Texte =>
══════════════════════════════

CN D Magazine

#2 janv 23

Dans les coulisses de P.A.R.T.S., fabrique de la danse contemporaine

Dounia Dolbec


Training cycle, cours de Diane Madden © Charlotte Cétaire

Plus d’un quart de siècle après sa création à Bruxelles par l’incontournable chorégraphe Anne Teresa De Keersmaeker, P.A.R.T.S. – pour Performing Arts Research and Training Studios – est l’une des plus prestigieuses formations de danse contemporaine au monde. Longtemps précurseuse, l’école évolue avec la société et tente de répondre aux exigences accrues en matière de diversité et d’inclusion des nouvelles générations. 

Nombre de chorégraphes de renommée internationale y ont fait leurs classes, de Sidi Larbi Cherkaoui à Dada Masilo en passant par Akram Khan et Marlene Monteiro Freitas. Tous les trois ans, des centaines de jeunes artistes rêvent de leur succéder dans les murs de P.A.R.T.S. Au terme d’auditions organisées dans une vingtaine de villes européennes (mais aussi à Tokyo, Tunis et São Paulo en 2022), une quarantaine de jeunes de 18 à 23 ans intègrent le Training cycle de trois ans, correspondant à un Bachelor. Au même moment, une douzaine d’élèves de 21 à 27 ans sont admis dans le programme de master STUDIOS, qui dure deux ans.

══════════════════════════════

Données fournies =>
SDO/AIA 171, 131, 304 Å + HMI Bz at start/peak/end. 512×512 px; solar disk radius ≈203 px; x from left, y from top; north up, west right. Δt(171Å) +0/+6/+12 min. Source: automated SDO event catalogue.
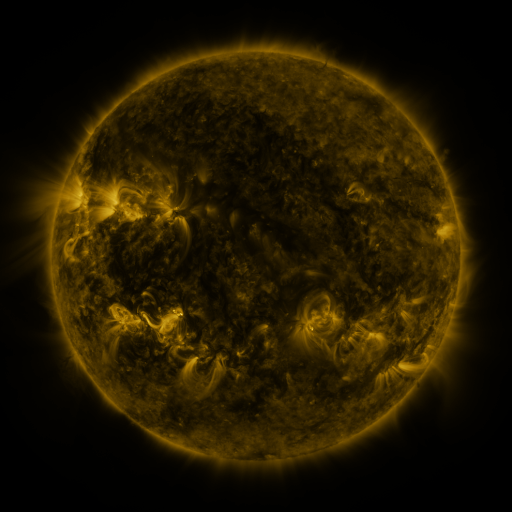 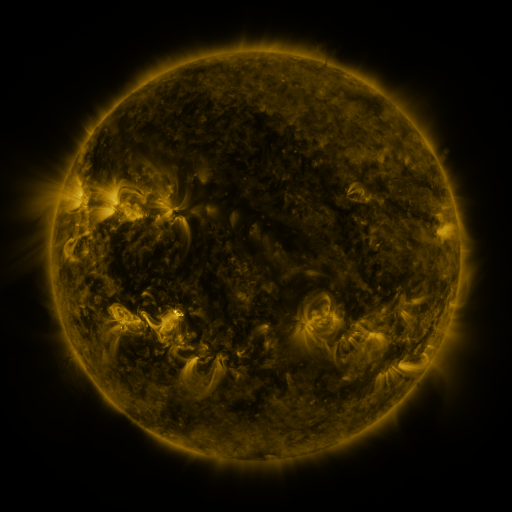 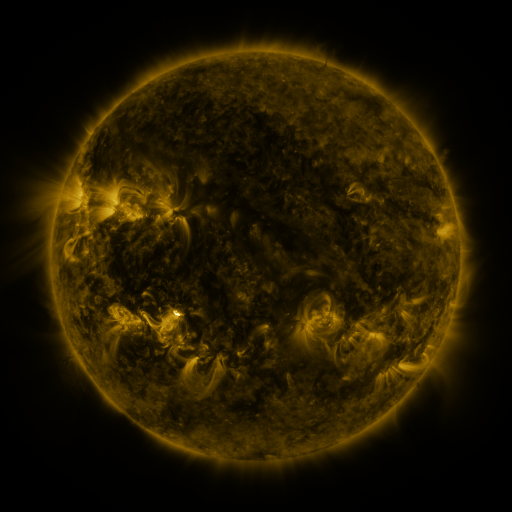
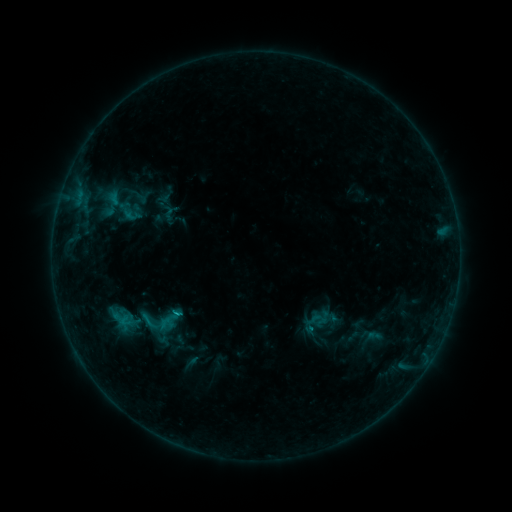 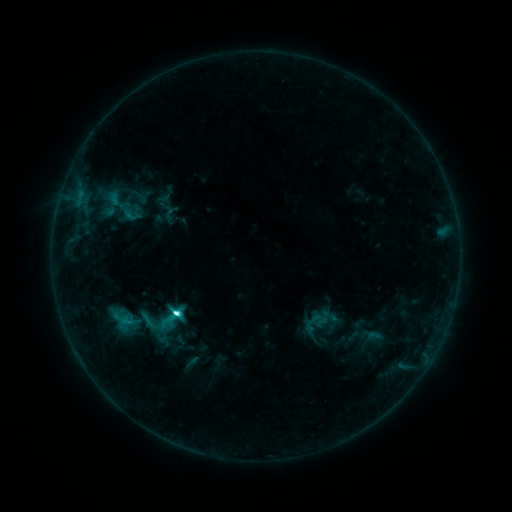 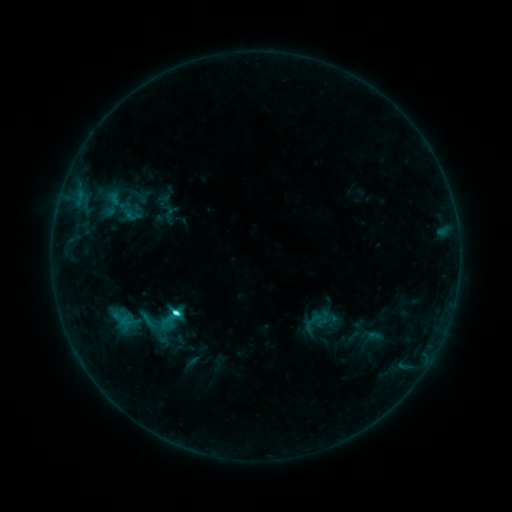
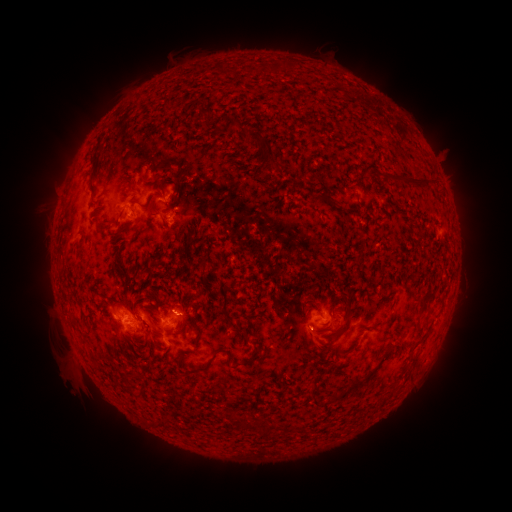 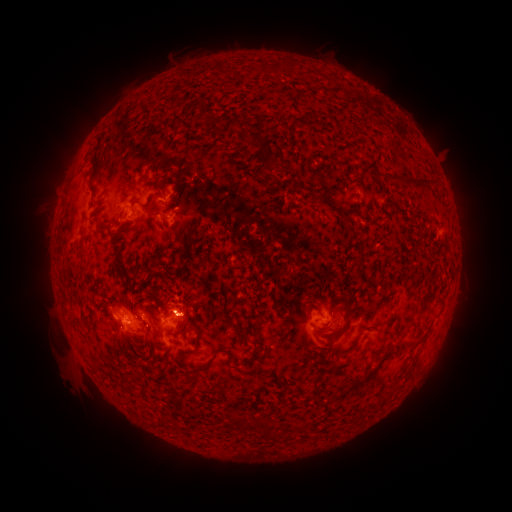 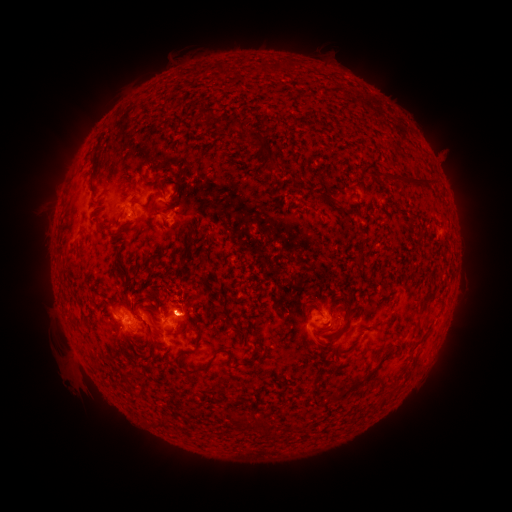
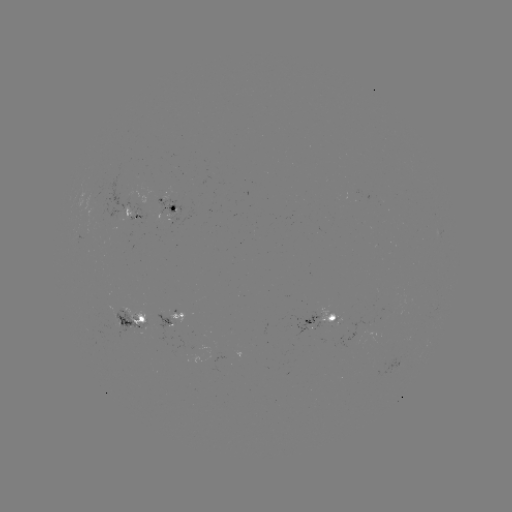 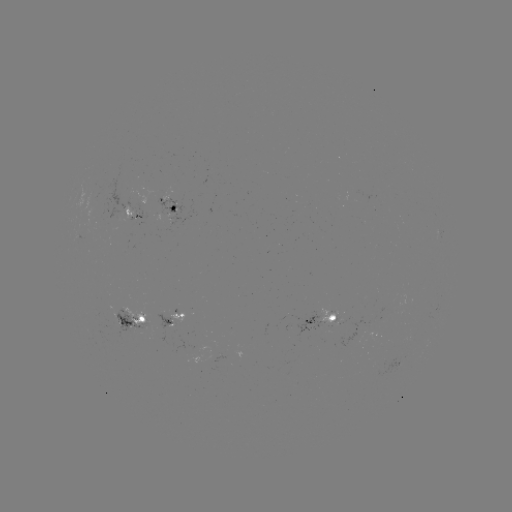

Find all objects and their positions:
C4.4 flare: (178, 310)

══════════════════════════════

Consigne => Recopiez l’article sur P.A.R.T.S., de "Dans les coulisses" jusqu’à "des nouvelles générations.", en remplaçant "Bruxelles" par "Anvers". La liste n’est d’aucune utilité ici.

Corrigé =>
Dans les coulisses de P.A.R.T.S., fabrique de la danse contemporaine

Dounia Dolbec


Training cycle, cours de Diane Madden © Charlotte Cétaire

Plus d’un quart de siècle après sa création à Anvers par l’incontournable chorégraphe Anne Teresa De Keersmaeker, P.A.R.T.S. – pour Performing Arts Research and Training Studios – est l’une des plus prestigieuses formations de danse contemporaine au monde. Longtemps précurseuse, l’école évolue avec la société et tente de répondre aux exigences accrues en matière de diversité et d’inclusion des nouvelles générations.